Last month a report to Social Security trustees was released. Buried in the fine print is some bad news, as Boston University economics professor Laurence Kotlikoff writes in the New York Times:
Dig deep into the appendix of the most recent Social Security Trustees Report…and you’ll find that the program’s unfunded obligation is $24.9 trillion “through the infinite horizon” (or a mere $10.6 trillion, as calculated through 2088). That’s nearly twice the $12.6 trillion in public debt held by the United States government. …
Social Security’s hidden debt is just a small part of the story. Two weeks ago, the Congressional Budget Office released its annual long-term budget outlook. The good news: This year’s deficit — about 3 percent of gross domestic product — is the smallest since 2007 and way down from the peak of almost 10 percent in 2009. The bad: Without action, the deficit will grow “notably larger” starting in about four years, a result of our aging population, rising health costs and the new subsidies for health insurance.
Even worse, the budget office raised what’s called the alternative fiscal scenario, the most realistic projection of fiscal outcomes absent major policy changes.
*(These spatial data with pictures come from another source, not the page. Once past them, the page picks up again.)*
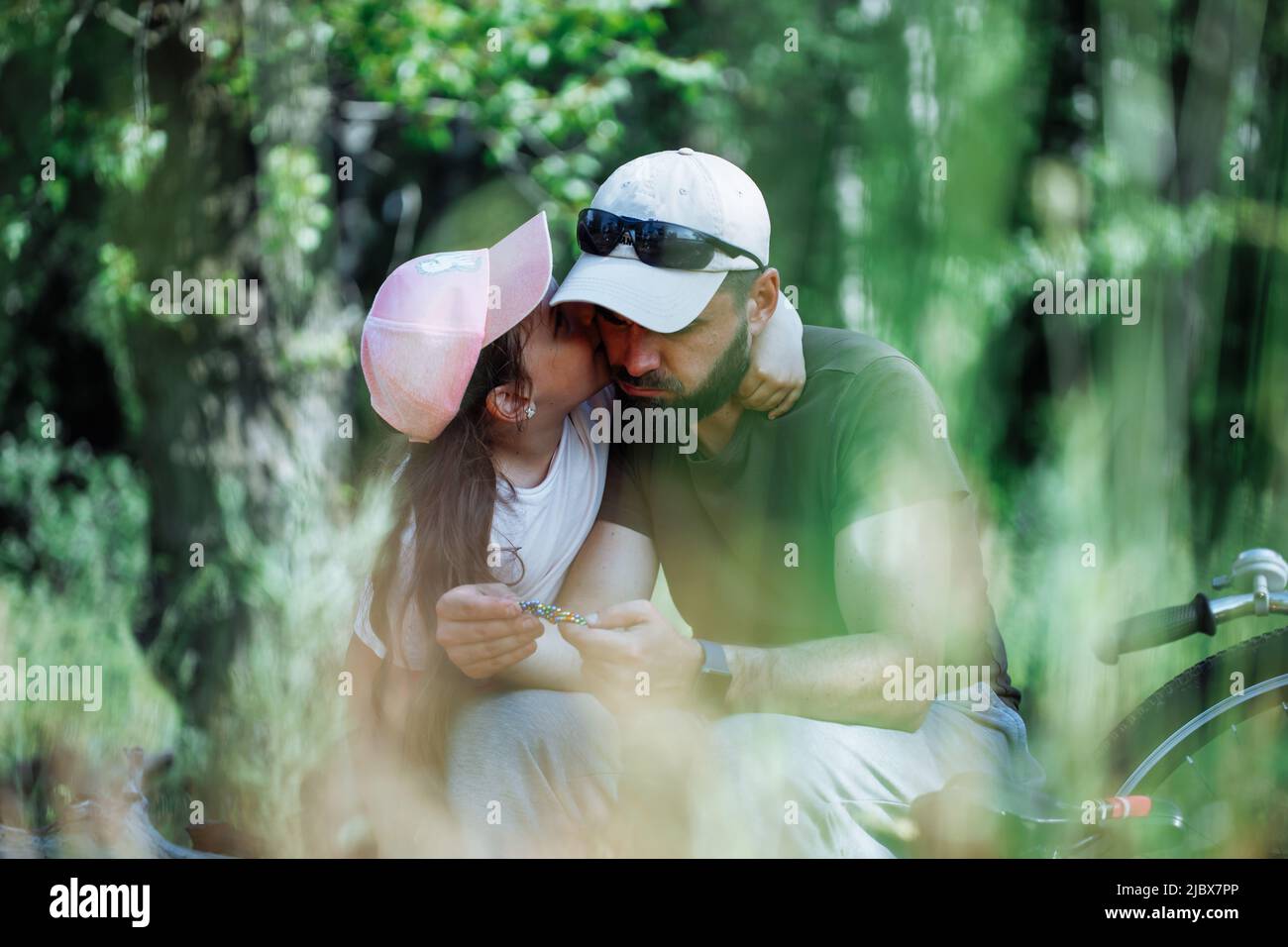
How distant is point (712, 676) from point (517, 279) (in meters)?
0.78

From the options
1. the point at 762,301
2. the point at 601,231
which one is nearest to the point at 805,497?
the point at 762,301

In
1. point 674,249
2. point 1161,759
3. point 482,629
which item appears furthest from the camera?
point 1161,759

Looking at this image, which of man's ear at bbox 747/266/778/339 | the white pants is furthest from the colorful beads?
man's ear at bbox 747/266/778/339

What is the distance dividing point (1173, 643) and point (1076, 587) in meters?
0.25

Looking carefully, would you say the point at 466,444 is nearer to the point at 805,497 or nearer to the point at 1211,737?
the point at 805,497

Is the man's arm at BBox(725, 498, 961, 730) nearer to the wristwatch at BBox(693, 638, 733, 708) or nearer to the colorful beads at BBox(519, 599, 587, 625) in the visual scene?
the wristwatch at BBox(693, 638, 733, 708)

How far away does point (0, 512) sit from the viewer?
421cm

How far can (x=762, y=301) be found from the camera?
255cm

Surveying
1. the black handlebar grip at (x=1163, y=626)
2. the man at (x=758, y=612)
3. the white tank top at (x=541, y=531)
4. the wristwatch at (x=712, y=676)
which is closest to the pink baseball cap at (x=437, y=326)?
the man at (x=758, y=612)

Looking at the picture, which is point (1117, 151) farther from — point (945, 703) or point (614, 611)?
point (614, 611)

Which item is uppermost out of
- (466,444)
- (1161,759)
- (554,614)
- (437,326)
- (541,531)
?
(437,326)

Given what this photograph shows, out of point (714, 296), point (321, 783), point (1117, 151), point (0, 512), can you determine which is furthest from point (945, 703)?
point (0, 512)

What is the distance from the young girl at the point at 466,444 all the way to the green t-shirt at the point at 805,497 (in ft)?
0.30

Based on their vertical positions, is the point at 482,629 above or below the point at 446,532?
below
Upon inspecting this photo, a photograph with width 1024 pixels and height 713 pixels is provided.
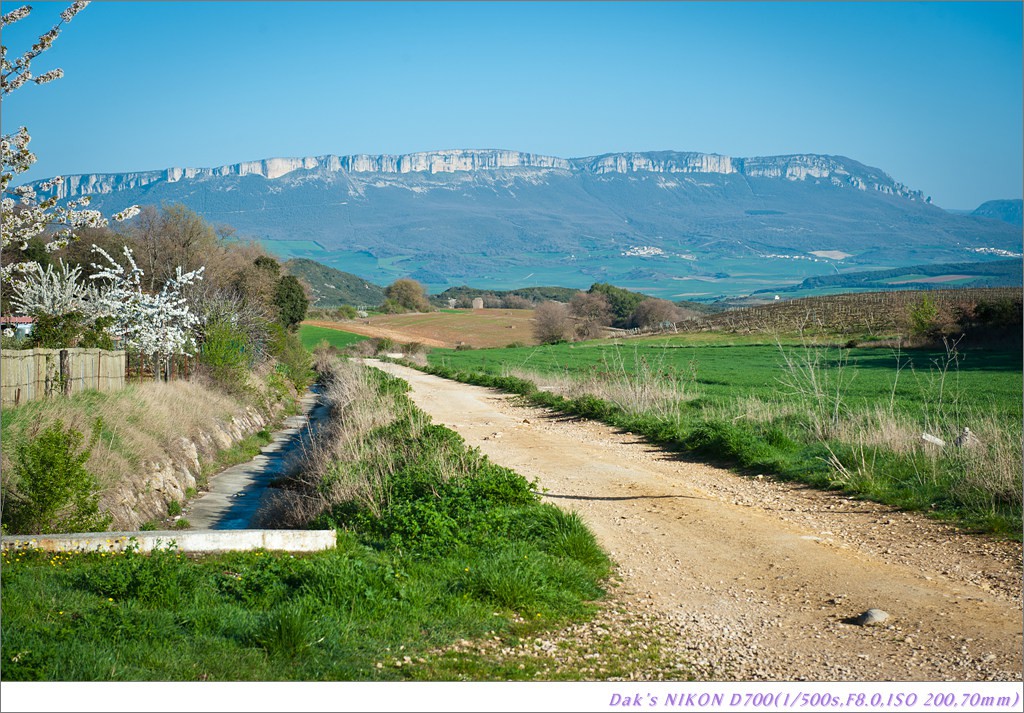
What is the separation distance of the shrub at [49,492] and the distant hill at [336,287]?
116 metres

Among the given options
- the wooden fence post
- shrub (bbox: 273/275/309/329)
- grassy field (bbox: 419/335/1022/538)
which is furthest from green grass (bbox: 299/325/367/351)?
the wooden fence post

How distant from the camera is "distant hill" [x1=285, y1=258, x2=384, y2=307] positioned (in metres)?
133

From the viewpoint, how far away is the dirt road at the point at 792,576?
6438 mm

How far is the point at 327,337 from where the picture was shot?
6894 cm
Based on these estimates, I calculate that the “fiscal gap” — a yardstick of total government indebtedness that I’ve worked on with the economists Alan J. Auerbach and Jagadeesh Gokhale — was $210 trillion last year, up from $205 trillion the previous year. Thus $5 trillion was the true deficit.
The fiscal gap — the difference between our government’s projected financial obligations and the present value of all projected future tax and other receipts — is, effectively, our nation’s credit card bill. Eliminating it, would require an immediate, permanent 59 percent increase in federal tax revenue. An immediate, permanent 38 percent cut in federal spending would also suffice. The longer we wait, the worse the pain. If, for example, we do nothing for 20 years, the requisite federal tax increase would be 70 percent, or the requisite spending cut, 43 percent.
Estimates of federal government’s unfunded gap vary, but experts agree on one thing: the feds should be forced to come clean about just how much debt they’re keeping off the books. A plan to do just that has been introduced in Congress, the Inform Act. If passes, required annual reports to Congress would include analyses of the real fiscal impact of major proposed changes to legislation.
The Inform act is endorsed by more than 1,000 economists and former government officials from both sides of the aisle who want greater accountability and transparency in government. Kotlikoff explains that such openness is about much more than economics:
What we confront is not just an economics problem. It’s a moral issue. Will we continue to hide most of the bills we are bequeathing our children? Or will we, at long last, systematically measure all the bills and set about reducing them?
Americans’ incomes are taxed enough as it is, at more than 30 percent on average. In fact, according to one recent global survey of 34 countries the United States posted some of the highest tax increases over the past decade.
There’s no way to tax ourselves onto a solid fiscal footing. In fact, if Kotlikoff’s projections are correct, the necessary 59 percent permanent tax increase just to break even now would mean Americans would have be sending roughly half of their paychecks into the federal government—more than several European countries, including Austria, France, Germany, and even Greece.
Countries such as Chile have private retirement accounts that yield returns six times higher than anything the government ever offered, and allowing younger workers to privately invest their earnings is a better long-term solution.
In the meantime, transparency about Social Security is a necessary first step toward ending dependency on government now and throughout our retirement years.